Indeed, top earners in Quebec pay a disproportionate share of the province’s income taxes, particularly when compared to their share of total income earned. For instance, the top 1% of earners in Quebec (that is, those earning upwards of $200,000 a year) pay 20% of all personal income taxes, but earn only 12% of total income. Similarly, when looking at Canadian families, the top 1% of earners pay 18% of the country’s personal income taxes while earning 11% of all income.

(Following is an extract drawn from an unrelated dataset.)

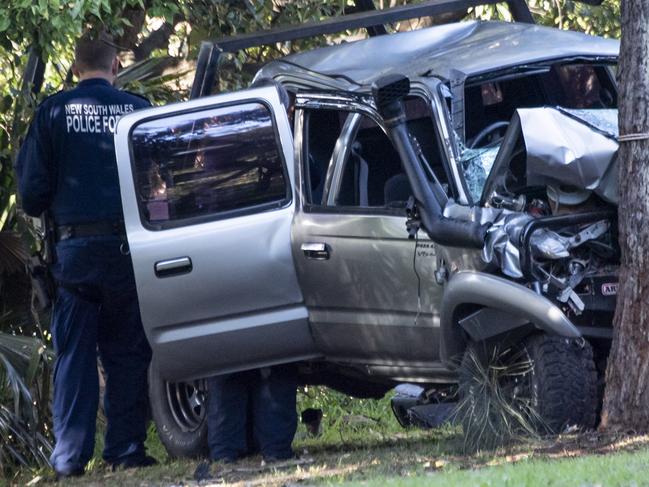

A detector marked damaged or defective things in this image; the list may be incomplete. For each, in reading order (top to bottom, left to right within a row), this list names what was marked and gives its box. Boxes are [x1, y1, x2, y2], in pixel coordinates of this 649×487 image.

So the actual distribution of income taxes paid does not match the rhetoric pushed by certain political parties. That rhetoric is particularly harmful given the fact that the wealthy help make the economic pie bigger. Indeed, top earners and their companies benefit society through the efficient and innovative use of their capital. In fact, many billionaires use the wealth from one venture to start another. Just recently, for example, we learned that Jeff Bezos, CEO of Amazon, has sold more than $10 billion worth of shares in the company to fund his rocket start-up, Blue Origin. That’s not to mention the thousands of jobs Amazon created across Canada over the past year alone.

As the Montreal Economic Institute has recently pointed out, there are several other reasons why wealth taxes are counterproductive, most notably their high administrative costs and the capital flight they induce. It’s little wonder so many countries have abandoned them. For the sake of our recovering economy, we too should lay the idea of a wealth tax to rest for good.